Título: O aperto de crédito e a taxa de juros
Autor: Carneiro, Dionísio Dias
Fonte: O Estado de São Paulo, 10/10/2008, Economia, p. B2

O aperto do crédito é razão suficiente para que o Banco Central (BC) mude a atitude da política monetária? Os acontecimentos das últimas semanas mostram que, quando estamos em emergência, os bancos centrais são parte da defesa civil, não da polícia. Reconhecer a diferença é crucial.

O mercado interbancário do País foi atingido. Além da falta de funding externo, os bancos menores perdem depositantes. Caminhamos, assim, a exemplo de todos os países, para a versão moderna de uma crise bancária clássica, daquelas que motivaram a existência de bancos centrais.

Em 8 de outubro, ocorreu um evento único. Sete dos principais bancos centrais do mundo fizeram um movimento coordenado de redução dos juros, apesar das taxas básicas não representarem, na crise, o custo de reservas como em tempos normais. No dia 9, outros seguiram o exemplo independentemente das estratégias de política monetária e da inflação projetada. Por quê? Para dar um sinal inequívoco de que desejam compensar a redução da multiplicação do crédito bancário suprindo moeda primária. Mais importante, porque o colapso do crédito ao setor privado, que está em andamento, vai provocar uma recessão sem precedentes, que se alastra pelos mercados mundiais interligados graças à comunicação em tempo real de nossa era.

Há, pois, uma mudança drástica de cenário. Em nome da necessidade urgente de agir par a minorar as perdas de emprego e de renda, ficam suspensos princípios de prudência que são valiosos em tempos normais: a preocupação com o risco moral, a moderação nas intervenções cambiais, o olho fixo na taxa de inflação de médio prazo e o princípio de Brainard de agir pouco quando os dados são incertos.

Momentos de estresse mostram os limites práticos de estratégias vitoriosas. As metas de inflação pressupõem ação preventiva e são mais do que apenas mover os juros segundo as projeções de inflação realizadas com a melhor técnica disponível. Comunicar com transparência os diagnósticos requer estar atento a mudanças de ambiente. Essa estratégia no Brasil, a exemplo do que foi conseguido em outros países, como Inglaterra, Nova Zelândia, Austrália, Suécia, Canadá e Chile, tem fortalecido as instituições de política monetária e posto os bancos centrais a salvo das pressões do dia-a-dia dos políticos e dos mercados.

Há uma nova força dominante que requer resposta clara via redução dos juros: o encolhimento súbito e destruidor da oferta de crédito.
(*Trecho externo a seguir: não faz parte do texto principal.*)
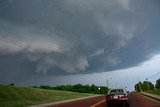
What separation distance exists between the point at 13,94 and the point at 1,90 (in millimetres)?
1885

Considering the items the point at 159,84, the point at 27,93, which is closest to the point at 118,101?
the point at 27,93

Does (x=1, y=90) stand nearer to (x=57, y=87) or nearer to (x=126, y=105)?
(x=126, y=105)

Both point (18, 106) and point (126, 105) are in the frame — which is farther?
point (18, 106)

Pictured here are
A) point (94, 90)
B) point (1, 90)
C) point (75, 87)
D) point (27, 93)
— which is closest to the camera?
point (1, 90)

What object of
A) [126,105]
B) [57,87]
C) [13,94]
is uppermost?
[57,87]

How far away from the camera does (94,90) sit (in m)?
145

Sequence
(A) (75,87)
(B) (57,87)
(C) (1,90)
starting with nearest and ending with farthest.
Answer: (C) (1,90) → (B) (57,87) → (A) (75,87)

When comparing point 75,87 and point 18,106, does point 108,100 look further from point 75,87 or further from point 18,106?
point 75,87

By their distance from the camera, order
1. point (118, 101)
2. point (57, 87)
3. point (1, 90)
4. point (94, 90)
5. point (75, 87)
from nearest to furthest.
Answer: point (118, 101) < point (1, 90) < point (57, 87) < point (75, 87) < point (94, 90)

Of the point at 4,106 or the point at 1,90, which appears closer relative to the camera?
the point at 4,106

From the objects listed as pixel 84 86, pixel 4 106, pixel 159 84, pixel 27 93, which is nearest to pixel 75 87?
pixel 84 86

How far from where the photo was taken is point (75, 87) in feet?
438

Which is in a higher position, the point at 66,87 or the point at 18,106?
the point at 66,87

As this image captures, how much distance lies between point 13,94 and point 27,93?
546 centimetres
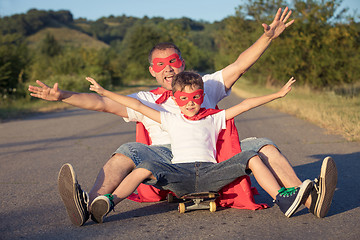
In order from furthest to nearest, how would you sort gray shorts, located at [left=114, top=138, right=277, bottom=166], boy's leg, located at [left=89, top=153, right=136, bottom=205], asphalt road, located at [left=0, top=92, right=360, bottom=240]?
gray shorts, located at [left=114, top=138, right=277, bottom=166] < boy's leg, located at [left=89, top=153, right=136, bottom=205] < asphalt road, located at [left=0, top=92, right=360, bottom=240]

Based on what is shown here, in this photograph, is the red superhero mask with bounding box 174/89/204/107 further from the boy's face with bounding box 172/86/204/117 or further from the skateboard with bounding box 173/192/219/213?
the skateboard with bounding box 173/192/219/213

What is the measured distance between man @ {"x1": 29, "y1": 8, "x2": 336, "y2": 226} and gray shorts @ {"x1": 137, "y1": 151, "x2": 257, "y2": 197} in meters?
0.25

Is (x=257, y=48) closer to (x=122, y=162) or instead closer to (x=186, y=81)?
(x=186, y=81)

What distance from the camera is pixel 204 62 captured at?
6312 cm

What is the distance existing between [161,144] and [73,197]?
3.75ft

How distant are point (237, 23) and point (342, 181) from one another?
31.8 m

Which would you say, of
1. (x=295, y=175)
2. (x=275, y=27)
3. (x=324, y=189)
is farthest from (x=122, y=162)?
(x=275, y=27)

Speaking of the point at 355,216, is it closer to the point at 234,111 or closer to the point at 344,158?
the point at 234,111

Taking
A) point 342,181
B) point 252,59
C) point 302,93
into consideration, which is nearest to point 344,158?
point 342,181

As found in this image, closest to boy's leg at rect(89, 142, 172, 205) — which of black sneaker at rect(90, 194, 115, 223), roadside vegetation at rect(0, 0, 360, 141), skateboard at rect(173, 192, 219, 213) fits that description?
black sneaker at rect(90, 194, 115, 223)

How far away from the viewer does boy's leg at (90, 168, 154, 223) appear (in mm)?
3889

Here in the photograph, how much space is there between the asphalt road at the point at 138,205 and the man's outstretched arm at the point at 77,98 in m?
0.99

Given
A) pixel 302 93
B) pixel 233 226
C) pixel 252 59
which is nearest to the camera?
pixel 233 226

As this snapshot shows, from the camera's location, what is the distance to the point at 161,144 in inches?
184
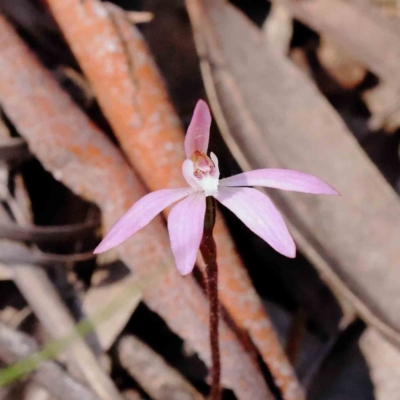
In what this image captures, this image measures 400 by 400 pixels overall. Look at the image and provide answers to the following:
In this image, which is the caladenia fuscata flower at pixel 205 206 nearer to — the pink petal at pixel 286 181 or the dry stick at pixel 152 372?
the pink petal at pixel 286 181

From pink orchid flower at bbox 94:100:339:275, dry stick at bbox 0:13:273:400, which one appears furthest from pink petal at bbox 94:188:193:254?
dry stick at bbox 0:13:273:400

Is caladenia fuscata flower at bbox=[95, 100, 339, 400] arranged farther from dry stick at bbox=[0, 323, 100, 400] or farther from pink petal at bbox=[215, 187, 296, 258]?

No caso brasileiro, o mercado interbancário ainda funciona em condições de quase normalidade, apesar da onda de desconfiança que impede a não renovação de depósitos a prazo, especialmente nos bancos menores. Mas, como demonstram os movimentos da taxa de câmbio nas últimas semanas, não é suficiente ter um sistema de pagamentos moderno e transparente para a autoridade monetária, reservas abundantes e bancos sólidos e bem capitalizados, pouco alavancados em comparação com os congêneres de outros países e supervisionados segundo os melhores princípios internacionais para sustar uma crise de confiança. O BC pode agir com a mesma flexibilidade com que tem atuado no mercado de câmbio - suprindo os excessos de demanda provocados por mudanças súbitas de posição -, baixar a taxa de juros e aumentar as reservas livres do sistema bancário.
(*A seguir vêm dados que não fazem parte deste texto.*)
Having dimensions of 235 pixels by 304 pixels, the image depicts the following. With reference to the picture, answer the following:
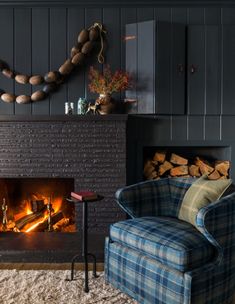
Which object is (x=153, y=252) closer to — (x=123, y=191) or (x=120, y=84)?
(x=123, y=191)

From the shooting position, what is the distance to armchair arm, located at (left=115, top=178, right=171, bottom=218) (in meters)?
2.43

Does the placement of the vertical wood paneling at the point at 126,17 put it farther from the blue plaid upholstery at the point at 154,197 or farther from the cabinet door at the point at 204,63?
the blue plaid upholstery at the point at 154,197

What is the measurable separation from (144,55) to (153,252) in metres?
1.81

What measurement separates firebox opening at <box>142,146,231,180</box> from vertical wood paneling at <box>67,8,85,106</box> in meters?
0.84

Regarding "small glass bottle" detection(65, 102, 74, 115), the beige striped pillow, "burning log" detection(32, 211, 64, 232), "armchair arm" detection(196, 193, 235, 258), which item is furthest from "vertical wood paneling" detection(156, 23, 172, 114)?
"burning log" detection(32, 211, 64, 232)

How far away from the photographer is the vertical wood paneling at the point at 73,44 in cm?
327

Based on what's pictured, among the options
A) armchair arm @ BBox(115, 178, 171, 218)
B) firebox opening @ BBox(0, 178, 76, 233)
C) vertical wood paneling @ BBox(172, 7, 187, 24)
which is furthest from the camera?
firebox opening @ BBox(0, 178, 76, 233)

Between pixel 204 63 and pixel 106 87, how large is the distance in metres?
0.91

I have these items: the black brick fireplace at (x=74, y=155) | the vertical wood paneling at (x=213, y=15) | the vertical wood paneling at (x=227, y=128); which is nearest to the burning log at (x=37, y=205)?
the black brick fireplace at (x=74, y=155)

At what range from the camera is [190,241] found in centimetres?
196

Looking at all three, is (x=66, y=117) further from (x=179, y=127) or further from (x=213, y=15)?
(x=213, y=15)

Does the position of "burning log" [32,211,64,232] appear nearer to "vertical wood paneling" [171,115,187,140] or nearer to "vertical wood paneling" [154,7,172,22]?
"vertical wood paneling" [171,115,187,140]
Felizmente, a inflação projetada está dando sinais de resposta mais rápida do que se imaginava há dois ou três meses, o que corrobora o acerto do aperto monetário ocorrido. Mas o desaparecimento do financiamento externo para a expansão do crédito ao setor privado, a prudência dos tesoureiros e a fuga ao risco já exercem um efeito contracionista bem além do que se pretendia com o aperto dos juros. Não se trata, pois, de expandir a demanda, mas de reconhecer que o efeito do sistema financeiro sobre a demanda global já é mais contracionista do que o que parece recomendável na conjuntura externa atual.

Por que baixar os juros quando há pressão sobre as reservas internacionais? Porque desapareceu a arbitragem de juros, diante do aumento rápido do prêmio de risco e de sua imprevisibilidade. Em conjuntura movida pelo medo, a paridade descoberta das taxas de juros é sobrepujada pela preferência pela liquidez e pela fuga ao risco exótico. Pode até haver alguma pressão adicional sobre o câmbio, mas o fortalecimento do sistema financeiro brasileiro é um fator de queda do prêmio de risco, o que provocará a queda dos juros de equilíbrio e a correção do overshooting da depreciação dos últimos dias.